### EXERCISE INSTRUCTIONS
Reproduce, word for word, the stretch of the performance testing thread below from "My focus for" through "directory, like xfstests/performance?".

Re: Performance testing

Dave Chinner <david@xxxxxxxxxxxxx> · Thu, 18 Sep 2014 10:36:28 +1000

On Wed, Sep 17, 2014 at 10:48:44AM +0200, Jan Tulak wrote:
> Hi,
> 
> I have began to work on some set of performance tests. I think it would
> be useful to have some standard set, because as far as I know, there is
> just little of performance testing and every of the few tests someone
> does is unique. I want to propose my ideas before I start to really
> write it, to fix possible complications.

Great idea, but I'm missing some context about your ultimate goal
here: how is this performance testing going to be used?

My focus for xfstests is mainly for it to be useful to filesystem
developers who are developing new features and fixing bugs, so my
comments come from the point of view of "will it make my life as a
filesystem developer easier?" rather than a "we have need a
performance test suites" perspective.

> Mixing performance with regressions tests wouldn't be a good idea, so I
> thought about creating another category on the main level of tests
> (something like xfstests/tests/performance). Or it would be better to
> put it into entirely new directory, like xfstests/performance?

That depends. What infrastructure do you actually need from the
xfstests harness? How much commonality are you expecting to use
here? If there's no commonality (i.e. it's a completely separate set
of infrastructure that only shares SCRATCH_DEV/SCRATCH_MNT) then I'd
have to question whether xfstests is the right place for this
functionality.

However, if it leverages all the same test template and execution
methods, then having it as just another test subgroup (i.e. in
tests/performance) would the right way to approach this.

### DATA SHOWN
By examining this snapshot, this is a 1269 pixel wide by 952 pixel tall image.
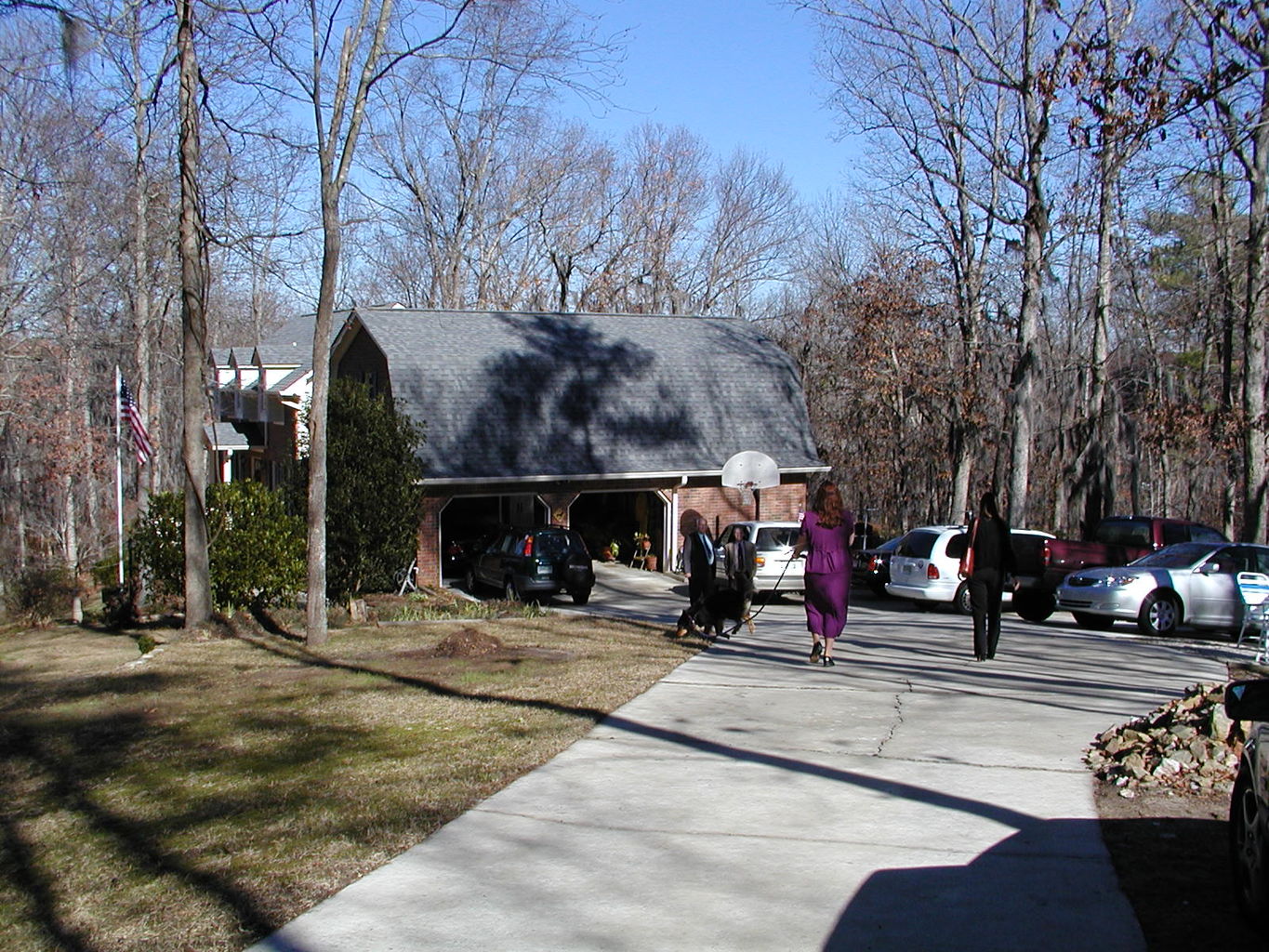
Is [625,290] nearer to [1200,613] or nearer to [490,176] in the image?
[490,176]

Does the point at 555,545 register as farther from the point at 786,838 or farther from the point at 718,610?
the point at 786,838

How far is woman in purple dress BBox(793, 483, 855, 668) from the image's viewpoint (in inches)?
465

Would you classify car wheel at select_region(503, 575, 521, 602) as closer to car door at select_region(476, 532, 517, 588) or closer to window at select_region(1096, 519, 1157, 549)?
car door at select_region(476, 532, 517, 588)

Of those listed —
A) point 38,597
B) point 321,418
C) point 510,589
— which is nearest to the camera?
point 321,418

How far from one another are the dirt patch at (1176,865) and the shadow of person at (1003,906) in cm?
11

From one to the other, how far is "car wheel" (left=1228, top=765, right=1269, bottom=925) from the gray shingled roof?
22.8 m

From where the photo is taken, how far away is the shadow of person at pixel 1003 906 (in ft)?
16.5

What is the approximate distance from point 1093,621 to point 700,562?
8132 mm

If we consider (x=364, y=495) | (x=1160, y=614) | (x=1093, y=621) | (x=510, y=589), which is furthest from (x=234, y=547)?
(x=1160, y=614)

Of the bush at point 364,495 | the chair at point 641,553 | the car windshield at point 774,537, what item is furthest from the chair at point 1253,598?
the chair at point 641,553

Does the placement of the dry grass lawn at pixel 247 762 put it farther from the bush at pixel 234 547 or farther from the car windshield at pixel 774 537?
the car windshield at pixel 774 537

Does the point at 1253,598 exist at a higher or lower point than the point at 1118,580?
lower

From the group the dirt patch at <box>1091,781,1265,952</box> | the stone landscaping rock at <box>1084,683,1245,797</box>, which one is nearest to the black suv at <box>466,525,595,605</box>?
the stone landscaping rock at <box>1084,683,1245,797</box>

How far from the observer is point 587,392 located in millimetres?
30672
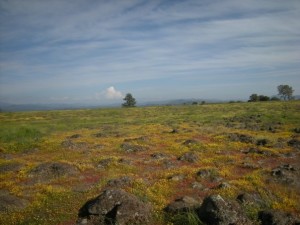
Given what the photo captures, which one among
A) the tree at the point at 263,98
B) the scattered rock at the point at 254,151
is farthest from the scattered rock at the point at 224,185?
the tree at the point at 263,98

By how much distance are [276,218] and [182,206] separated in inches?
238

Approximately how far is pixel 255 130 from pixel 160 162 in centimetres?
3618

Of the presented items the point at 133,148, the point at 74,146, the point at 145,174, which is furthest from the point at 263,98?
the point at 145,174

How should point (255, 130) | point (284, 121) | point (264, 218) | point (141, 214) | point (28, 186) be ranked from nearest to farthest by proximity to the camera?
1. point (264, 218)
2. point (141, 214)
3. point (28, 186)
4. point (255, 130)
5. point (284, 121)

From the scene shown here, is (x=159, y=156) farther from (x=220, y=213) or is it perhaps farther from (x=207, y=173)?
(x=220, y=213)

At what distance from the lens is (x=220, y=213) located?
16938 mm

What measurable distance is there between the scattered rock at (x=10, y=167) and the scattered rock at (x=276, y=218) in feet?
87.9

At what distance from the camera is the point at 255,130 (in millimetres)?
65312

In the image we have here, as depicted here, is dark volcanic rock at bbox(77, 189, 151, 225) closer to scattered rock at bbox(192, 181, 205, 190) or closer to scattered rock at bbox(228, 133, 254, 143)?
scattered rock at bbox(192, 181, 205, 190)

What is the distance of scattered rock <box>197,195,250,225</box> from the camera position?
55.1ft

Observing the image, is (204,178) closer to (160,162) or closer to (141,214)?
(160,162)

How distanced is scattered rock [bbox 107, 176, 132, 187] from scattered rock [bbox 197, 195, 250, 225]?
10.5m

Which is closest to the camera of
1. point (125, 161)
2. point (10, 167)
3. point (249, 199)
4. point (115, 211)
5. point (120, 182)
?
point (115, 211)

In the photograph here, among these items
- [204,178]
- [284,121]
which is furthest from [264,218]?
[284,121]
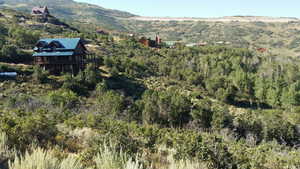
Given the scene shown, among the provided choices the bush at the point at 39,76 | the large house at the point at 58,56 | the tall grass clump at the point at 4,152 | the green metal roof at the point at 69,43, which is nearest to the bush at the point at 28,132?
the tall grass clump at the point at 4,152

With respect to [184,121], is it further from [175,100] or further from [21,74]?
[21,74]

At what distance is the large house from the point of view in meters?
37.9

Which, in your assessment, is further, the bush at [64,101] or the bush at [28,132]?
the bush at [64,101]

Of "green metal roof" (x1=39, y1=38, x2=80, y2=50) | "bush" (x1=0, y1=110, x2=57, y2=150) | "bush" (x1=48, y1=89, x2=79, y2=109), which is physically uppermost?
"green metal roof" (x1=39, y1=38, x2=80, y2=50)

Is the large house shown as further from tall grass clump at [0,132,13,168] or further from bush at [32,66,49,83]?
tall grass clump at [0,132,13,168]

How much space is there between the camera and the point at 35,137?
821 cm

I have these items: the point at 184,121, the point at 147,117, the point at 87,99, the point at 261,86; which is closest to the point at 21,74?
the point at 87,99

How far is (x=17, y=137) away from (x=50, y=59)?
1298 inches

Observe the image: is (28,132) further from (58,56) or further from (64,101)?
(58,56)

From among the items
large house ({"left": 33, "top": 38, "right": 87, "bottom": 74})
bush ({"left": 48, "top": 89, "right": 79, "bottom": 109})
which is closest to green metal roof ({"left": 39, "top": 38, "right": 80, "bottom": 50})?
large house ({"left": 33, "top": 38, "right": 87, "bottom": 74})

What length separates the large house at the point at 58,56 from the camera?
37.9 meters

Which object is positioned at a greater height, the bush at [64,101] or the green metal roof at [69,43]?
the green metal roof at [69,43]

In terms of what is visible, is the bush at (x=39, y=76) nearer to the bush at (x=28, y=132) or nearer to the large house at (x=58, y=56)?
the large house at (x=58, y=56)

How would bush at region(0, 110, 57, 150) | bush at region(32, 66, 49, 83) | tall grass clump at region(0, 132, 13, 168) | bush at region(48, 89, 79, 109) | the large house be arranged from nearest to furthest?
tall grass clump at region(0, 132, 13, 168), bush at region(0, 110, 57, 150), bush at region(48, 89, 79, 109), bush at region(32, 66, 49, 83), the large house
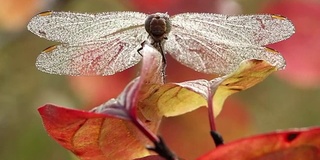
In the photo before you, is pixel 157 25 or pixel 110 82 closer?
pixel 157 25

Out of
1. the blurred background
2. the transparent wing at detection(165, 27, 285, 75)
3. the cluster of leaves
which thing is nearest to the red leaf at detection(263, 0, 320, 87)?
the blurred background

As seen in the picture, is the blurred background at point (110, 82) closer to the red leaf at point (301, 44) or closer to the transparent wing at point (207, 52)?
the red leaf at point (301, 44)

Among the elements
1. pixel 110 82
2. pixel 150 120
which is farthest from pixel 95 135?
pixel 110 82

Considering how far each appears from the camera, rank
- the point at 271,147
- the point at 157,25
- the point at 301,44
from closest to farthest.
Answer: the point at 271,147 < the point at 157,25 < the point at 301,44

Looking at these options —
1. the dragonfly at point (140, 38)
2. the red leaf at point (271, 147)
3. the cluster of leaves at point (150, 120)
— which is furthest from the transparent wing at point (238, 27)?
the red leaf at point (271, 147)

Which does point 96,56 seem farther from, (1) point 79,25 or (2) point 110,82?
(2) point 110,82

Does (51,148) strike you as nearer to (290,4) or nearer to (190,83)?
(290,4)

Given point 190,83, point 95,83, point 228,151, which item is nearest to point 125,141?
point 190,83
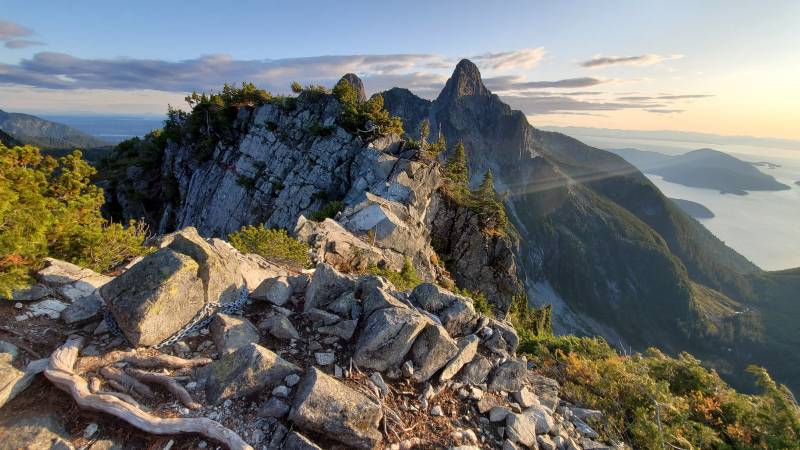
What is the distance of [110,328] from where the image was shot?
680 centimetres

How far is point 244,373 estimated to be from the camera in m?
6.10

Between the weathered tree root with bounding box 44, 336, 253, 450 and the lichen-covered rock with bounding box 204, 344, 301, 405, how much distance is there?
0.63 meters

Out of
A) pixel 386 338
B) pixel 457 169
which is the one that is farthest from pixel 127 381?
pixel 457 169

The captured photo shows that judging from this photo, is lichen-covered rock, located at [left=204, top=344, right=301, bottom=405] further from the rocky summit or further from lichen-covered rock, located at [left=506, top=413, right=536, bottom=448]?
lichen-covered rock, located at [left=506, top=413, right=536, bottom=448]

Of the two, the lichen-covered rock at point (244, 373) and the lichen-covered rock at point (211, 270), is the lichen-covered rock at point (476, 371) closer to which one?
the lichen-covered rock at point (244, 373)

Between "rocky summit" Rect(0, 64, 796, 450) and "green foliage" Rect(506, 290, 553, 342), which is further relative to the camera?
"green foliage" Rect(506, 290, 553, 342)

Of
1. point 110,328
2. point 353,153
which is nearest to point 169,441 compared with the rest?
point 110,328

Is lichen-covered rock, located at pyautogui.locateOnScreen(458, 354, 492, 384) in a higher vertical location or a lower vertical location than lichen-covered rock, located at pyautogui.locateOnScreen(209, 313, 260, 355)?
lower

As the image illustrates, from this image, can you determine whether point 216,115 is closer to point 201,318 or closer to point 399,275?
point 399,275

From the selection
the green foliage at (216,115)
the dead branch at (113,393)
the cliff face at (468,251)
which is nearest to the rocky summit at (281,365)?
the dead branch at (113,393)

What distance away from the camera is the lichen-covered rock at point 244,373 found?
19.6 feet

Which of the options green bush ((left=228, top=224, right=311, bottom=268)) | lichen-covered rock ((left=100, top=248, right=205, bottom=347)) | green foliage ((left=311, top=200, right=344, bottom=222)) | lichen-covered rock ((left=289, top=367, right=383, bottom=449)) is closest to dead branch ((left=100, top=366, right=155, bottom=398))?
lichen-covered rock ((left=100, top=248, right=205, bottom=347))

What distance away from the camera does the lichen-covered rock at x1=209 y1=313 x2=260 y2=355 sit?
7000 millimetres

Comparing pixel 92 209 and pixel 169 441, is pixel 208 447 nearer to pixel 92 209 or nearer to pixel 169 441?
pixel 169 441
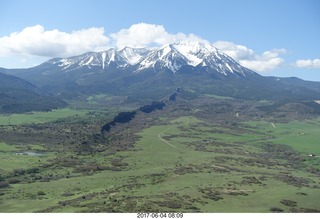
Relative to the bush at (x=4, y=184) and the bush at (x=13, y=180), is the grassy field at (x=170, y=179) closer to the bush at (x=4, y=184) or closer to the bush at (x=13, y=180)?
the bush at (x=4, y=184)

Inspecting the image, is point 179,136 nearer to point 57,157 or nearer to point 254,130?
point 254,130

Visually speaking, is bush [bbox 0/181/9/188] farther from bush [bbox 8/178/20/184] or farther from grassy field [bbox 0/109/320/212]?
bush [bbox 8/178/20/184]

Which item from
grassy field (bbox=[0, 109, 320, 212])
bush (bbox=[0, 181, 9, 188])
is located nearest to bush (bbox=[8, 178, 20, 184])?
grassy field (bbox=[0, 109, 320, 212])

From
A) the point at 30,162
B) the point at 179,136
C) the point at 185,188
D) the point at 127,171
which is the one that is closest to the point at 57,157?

### ANSWER TO THIS EXERCISE
My focus for xfstests is mainly for it to be useful to filesystem
developers who are developing new features and fixing bugs, so my
comments come from the point of view of "will it make my life as a
filesystem developer easier?" rather than a "we have need a
performance test suites" perspective.

> Mixing performance with regressions tests wouldn't be a good idea, so I
> thought about creating another category on the main level of tests
> (something like xfstests/tests/performance). Or it would be better to
> put it into entirely new directory, like xfstests/performance?